■ Extract provided

Re: Q: ISSUE-42 bNode semantics

On 22 May 2011, at 21:52, Richard Cyganiak wrote:

> On 22 May 2011, at 18:44, Enrico Franconi wrote:
>>> Both of these omit the really interesting case of equality tests (WHERE col1=col2 in SQL; FILTER(?col1=?col2) in SPARQL).
>> 
>> No. CQs (or SPJ queries) *do* include joins - namely equality.
> 
> I meant that col1 and col2 are in the same table. That's not a join, it's a selection in relational algebra terms.

Nope. 
SELECT * FROM R WHERE R.A1=R.A2 is a join.
SELECT * FROM R WHERE R.A1=c    is a select.
It universally known that CQs (existential conjunctive fragment of FOL), SPJ queries (the SPJ fragment of relational algebra), SFW queries (the positive select-from-where fragment of SQL) are equally expressive. Just to set a common terminology.

>>> The thing is that NULL=NULL is not true in SQL, but "NULL^^rdb2rdf:null="NULL^^rdb2rdf:null is true in SPARQL. (The translation in the wiki is incorrect for this case.)
>> 
>> That's exactly my argument. And that's why I introduce in the wiki the (?X ≠ NULL) conjunct to let things behave well again. It can be proved that this is enough to recover correctness and completeness in the case of SPJ.
> 
> Adding a (?x != "NULL"^^rdb2rdf:null) condition on join variables makes the joins work, but not equality constraints in the general case. You have to re-implement SQL's 3VL to make the general case work. That might well be possible, but it's certainly a bit more complicated than what you have shown so far.

As I said, this is correct for CQ/SPJ/SFW queries; I don't know at this point what do you really mean for equality constraints; if they are what I said, then it is still correct. 
And as I said, going more expressive than that requires some thinking, but for the boolean combinations of CQs it is just enough to read the SQL specs for the booleans (where basically it is said how to deal with the duplicates of NULLs); that's why I was proposing this fragment. Other extensions seem more problematic (to me!) since at that point we are going to have a (syntactic) mismatch between SQL and SPARQL (see Arenas&Gutierrez) and finding a "natural" correspondence may be hard.

>>> The non-null-preserving RDB-to-RDF translation (with a naive query translation) *is* complete and correct for query answering, if one considers only QA over BGPs using SPARQL semantics. (Because where SQL selection semantics allows null values in query results, BGP matching semantics simply rejects such tuples.)
>> 
>> I also believe this is true (on the basis that a null being an absent value corresponds to a failure of the join), but the whole point is that it doesn't scale up when you make the query language slightly more expressive than CQs (or BGPs) in absence of schema information *and* peculiar translation of the queries. See in the wiki my example with MINUS.
> 
> I don't know what you mean here. BGP matching doesn't include MINUS. Neither does SPARQL (at least in 1.0). SPARQL 1.0 has !BOUND, which is easily translated to SQL.

MINUS can be easily emulated in SPARQL. This non direct correspondence between SQL and SPARQL is exactly what worries me - as I said in my previous paragraph above. E.g., it is natural to define boolean combinations of CQs in SQL and in Relational Algebra (RA), but this has an unnatural correspondence in SPARQL. However, in order to understand the behaviour of SQL NULLs, we have to start with the SQL specs, following its grammar.

>>> I believe that it the non-null-preserving translation, in the presence of schema information, is actually correct and complete for all of SPARQL 1.0.

■ Provided material

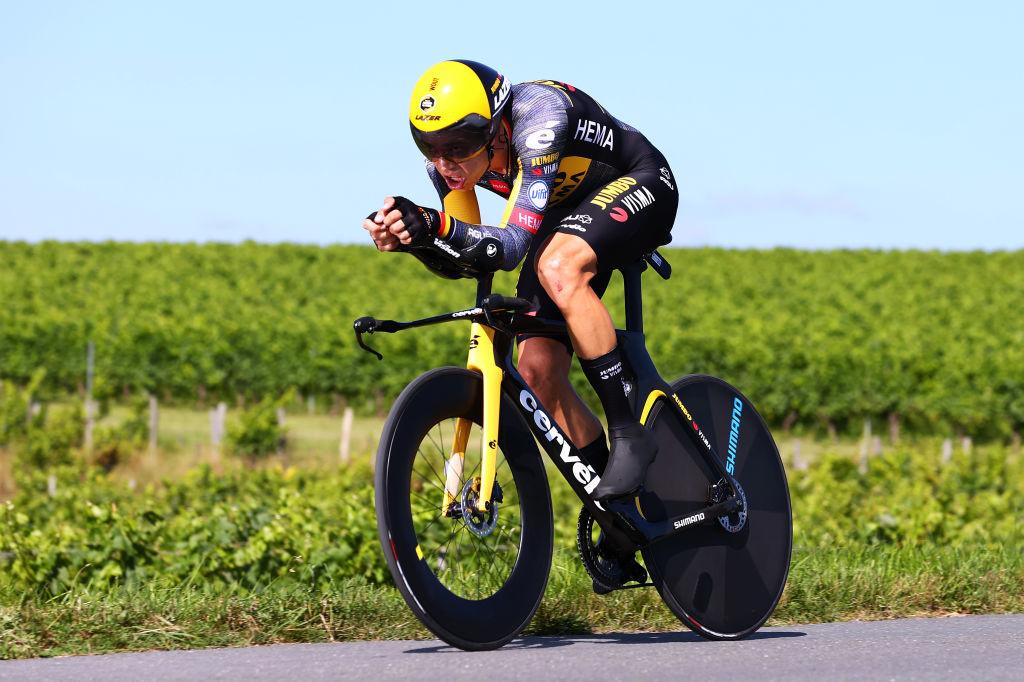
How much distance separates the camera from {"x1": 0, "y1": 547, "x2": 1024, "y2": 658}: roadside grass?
195 inches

■ What this exercise asks
1) In the bNode semantics thread, what is SELECT * FROM R WHERE R.A1=R.A2 said to be?
2) Quote the bNode semantics thread between "SELECT * FROM R WHERE R.A1=c" and "case of SPJ.", inclusive.

■ Worked answers
1) A join.

2)
SELECT * FROM R WHERE R.A1=c    is a select.
It universally known that CQs (existential conjunctive fragment of FOL), SPJ queries (the SPJ fragment of relational algebra), SFW queries (the positive select-from-where fragment of SQL) are equally expressive. Just to set a common terminology.

>>> The thing is that NULL=NULL is not true in SQL, but "NULL^^rdb2rdf:null="NULL^^rdb2rdf:null is true in SPARQL. (The translation in the wiki is incorrect for this case.)
>> 
>> That's exactly my argument. And that's why I introduce in the wiki the (?X ≠ NULL) conjunct to let things behave well again. It can be proved that this is enough to recover correctness and completeness in the case of SPJ.